▸ Exercise instructions
(A) Which new test file does the patch message add to the gcc testsuite?
(B) Copy the part of the patch message between "(tree_ssa_unswitch_loops): Use from" and "(hoist_guard): Likewise.", inclusive.

▸ Extract to read
========================
Hi Richard,

I re-designed outer loop unswitching using basic idea of 23855 patch -
hoist invariant guard if loop is empty without guard. Note that this
was added to loop unswitching pass with simple modifications - using
another loop iterator etc.

Bootstrap and regression testing did not show any new failures.
What is your opinion?

Thanks.

ChangeLog:
2015-09-30  Yuri Rumyantsev  <ysrum...@gmail.com>

* tree-ssa-loop-unswitch.c: Include "gimple-iterator.h" and
"cfghooks.h", add prototypes for introduced new functions.
(tree_ssa_unswitch_loops): Use from innermost loop iterator, move all
checks on ability of loop unswitching to tree_unswitch_single_loop;
invoke tree_unswitch_single_loop or tree_unswitch_outer_loop depending
on innermost loop check.
(tree_unswitch_single_loop): Add all required checks on ability of
loop unswitching under zero recursive level guard.
(tree_unswitch_outer_loop): New function.
(find_loop_guard): Likewise.
(empty_bb_without_guard_p): Likewise.
(used_outside_loop_p): Likewise.
(hoist_guard): Likewise.
(check_exit_phi): Likewise.

   gcc/testsuite/ChangeLog:
* gcc.dg/loop-unswitch-2.c: New test.

2015-09-16 11:26 GMT+03:00 Richard Biener <richard.guent...@gmail.com>:
> Yeah, as said, the patch wasn't fully ready and it also felt odd to do
> this hoisting in loop header copying.  Integrating it
> with LIM would be a better fit eventually.
========================
▸ Supplied data
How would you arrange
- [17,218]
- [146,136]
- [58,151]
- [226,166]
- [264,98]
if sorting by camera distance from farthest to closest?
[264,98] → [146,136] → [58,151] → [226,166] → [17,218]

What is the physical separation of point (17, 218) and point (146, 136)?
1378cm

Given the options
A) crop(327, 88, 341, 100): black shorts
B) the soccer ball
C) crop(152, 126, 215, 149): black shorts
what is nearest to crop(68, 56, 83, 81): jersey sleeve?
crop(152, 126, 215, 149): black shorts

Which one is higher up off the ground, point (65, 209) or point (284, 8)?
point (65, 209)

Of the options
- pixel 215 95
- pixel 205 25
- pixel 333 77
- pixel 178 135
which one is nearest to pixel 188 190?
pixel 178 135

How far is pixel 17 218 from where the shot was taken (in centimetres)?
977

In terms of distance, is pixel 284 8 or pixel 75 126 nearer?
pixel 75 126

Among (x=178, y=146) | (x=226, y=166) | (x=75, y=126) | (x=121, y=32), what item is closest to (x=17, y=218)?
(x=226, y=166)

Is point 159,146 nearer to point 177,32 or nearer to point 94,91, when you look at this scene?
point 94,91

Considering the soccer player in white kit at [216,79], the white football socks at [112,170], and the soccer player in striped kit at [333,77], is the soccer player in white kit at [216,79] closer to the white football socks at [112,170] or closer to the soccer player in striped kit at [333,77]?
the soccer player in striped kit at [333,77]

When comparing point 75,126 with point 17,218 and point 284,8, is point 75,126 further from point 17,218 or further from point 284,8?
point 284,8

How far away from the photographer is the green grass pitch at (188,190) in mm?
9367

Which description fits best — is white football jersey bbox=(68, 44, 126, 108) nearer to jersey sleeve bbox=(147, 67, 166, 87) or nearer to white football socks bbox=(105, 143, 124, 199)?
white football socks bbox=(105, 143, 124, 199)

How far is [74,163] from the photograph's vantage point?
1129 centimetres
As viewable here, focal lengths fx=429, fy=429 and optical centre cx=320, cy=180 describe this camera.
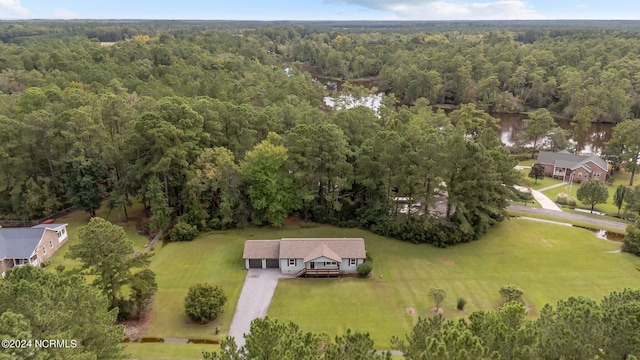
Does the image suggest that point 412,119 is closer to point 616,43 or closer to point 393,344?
point 393,344

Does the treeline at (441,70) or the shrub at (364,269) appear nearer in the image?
the shrub at (364,269)

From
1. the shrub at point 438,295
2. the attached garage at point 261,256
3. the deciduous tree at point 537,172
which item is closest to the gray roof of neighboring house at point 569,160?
the deciduous tree at point 537,172

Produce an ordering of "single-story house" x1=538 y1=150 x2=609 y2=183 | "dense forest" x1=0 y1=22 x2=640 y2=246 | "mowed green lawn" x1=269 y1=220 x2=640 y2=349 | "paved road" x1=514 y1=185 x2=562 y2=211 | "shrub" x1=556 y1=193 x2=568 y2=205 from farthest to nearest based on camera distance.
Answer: "single-story house" x1=538 y1=150 x2=609 y2=183 → "shrub" x1=556 y1=193 x2=568 y2=205 → "paved road" x1=514 y1=185 x2=562 y2=211 → "dense forest" x1=0 y1=22 x2=640 y2=246 → "mowed green lawn" x1=269 y1=220 x2=640 y2=349

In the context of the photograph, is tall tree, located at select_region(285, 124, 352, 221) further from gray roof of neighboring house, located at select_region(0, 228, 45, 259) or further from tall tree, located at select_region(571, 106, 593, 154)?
tall tree, located at select_region(571, 106, 593, 154)

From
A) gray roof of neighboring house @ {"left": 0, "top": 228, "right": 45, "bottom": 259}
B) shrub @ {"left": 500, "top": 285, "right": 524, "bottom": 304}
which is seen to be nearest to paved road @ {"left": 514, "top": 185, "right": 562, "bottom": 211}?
shrub @ {"left": 500, "top": 285, "right": 524, "bottom": 304}

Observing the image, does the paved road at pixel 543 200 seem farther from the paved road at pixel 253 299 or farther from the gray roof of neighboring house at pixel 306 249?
the paved road at pixel 253 299

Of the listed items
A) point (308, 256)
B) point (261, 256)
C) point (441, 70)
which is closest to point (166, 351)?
point (261, 256)
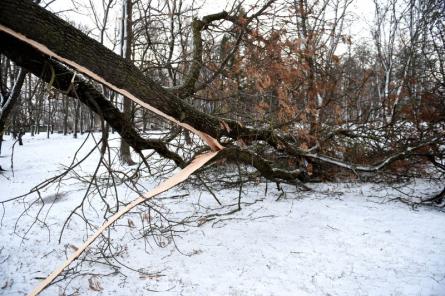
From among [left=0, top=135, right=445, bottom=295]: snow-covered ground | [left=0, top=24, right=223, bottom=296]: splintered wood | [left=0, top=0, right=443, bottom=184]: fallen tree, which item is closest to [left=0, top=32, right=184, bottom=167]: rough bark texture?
[left=0, top=0, right=443, bottom=184]: fallen tree

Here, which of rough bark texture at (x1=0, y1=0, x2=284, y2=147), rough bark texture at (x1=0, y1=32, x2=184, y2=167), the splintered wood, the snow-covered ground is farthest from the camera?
the snow-covered ground

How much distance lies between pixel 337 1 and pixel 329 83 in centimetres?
606

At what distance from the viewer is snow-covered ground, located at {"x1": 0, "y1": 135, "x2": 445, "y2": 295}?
========================
▸ Worked solutions
(A) gcc.dg/loop-unswitch-2.c

(B)
(tree_ssa_unswitch_loops): Use from innermost loop iterator, move all
checks on ability of loop unswitching to tree_unswitch_single_loop;
invoke tree_unswitch_single_loop or tree_unswitch_outer_loop depending
on innermost loop check.
(tree_unswitch_single_loop): Add all required checks on ability of
loop unswitching under zero recursive level guard.
(tree_unswitch_outer_loop): New function.
(find_loop_guard): Likewise.
(empty_bb_without_guard_p): Likewise.
(used_outside_loop_p): Likewise.
(hoist_guard): Likewise.